Indeed they can. Electric arc furnaces though can only be used in the production of steel from recycled materials, and not from iron ore. Not sure if there are any alternatives for iron ore. I hope I’m wrong.

Interesting article here:

How can we make steel green? – DW – 06/07/2022.

Just looked it up, because I was interested if iron ore could be used to create steel without coke. Looks like it can. Sort of. Electric arc furnaces can’t use iron ore directly and they commonly burn gas as an aid to production, so aren’t as good as they sound. There are new processes such as the Hisarna process which are less carbon intensive to process ore, and also a hydrogen reduction process which, if it uses true green hydrogen, would be better still, but it does still need a source of carbon for part of the process.

Steel is iron with a bit of carbon and a few other things depending on use, carbon is going to have to feature in the process somewhere.

1 Like

Yes, there is a very low percentage of carbon in steel.
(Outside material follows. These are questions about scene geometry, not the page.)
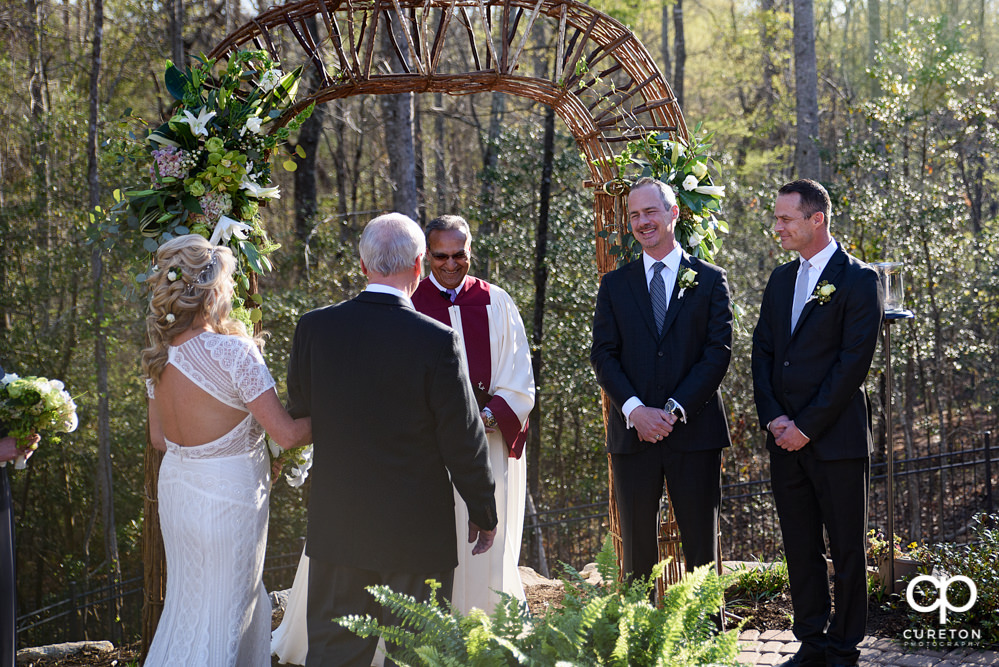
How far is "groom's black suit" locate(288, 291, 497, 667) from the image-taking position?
2844mm

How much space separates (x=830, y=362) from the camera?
3631 millimetres

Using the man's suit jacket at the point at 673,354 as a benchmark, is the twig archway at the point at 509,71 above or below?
A: above

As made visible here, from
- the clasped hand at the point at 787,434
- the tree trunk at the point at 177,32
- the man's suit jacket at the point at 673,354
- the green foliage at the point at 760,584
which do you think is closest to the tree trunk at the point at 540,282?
the tree trunk at the point at 177,32

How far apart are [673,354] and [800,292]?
597 mm

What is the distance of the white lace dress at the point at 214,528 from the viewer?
304 centimetres

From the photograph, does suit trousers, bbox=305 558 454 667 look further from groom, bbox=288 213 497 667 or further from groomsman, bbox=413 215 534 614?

That carbon is locked up in the steel and doesn’t, in Itself, contribute to global warming. It’s the use of carbon during the process, in order to make the process work, that does cause CO2 emissions that is the problem. The article by Porridge suggests that zero carbon (as in emissions) steel has been produced in Sweden, but AFAICS, there isn’t yet a truly zero carbon process, certainly not a commercially viable one.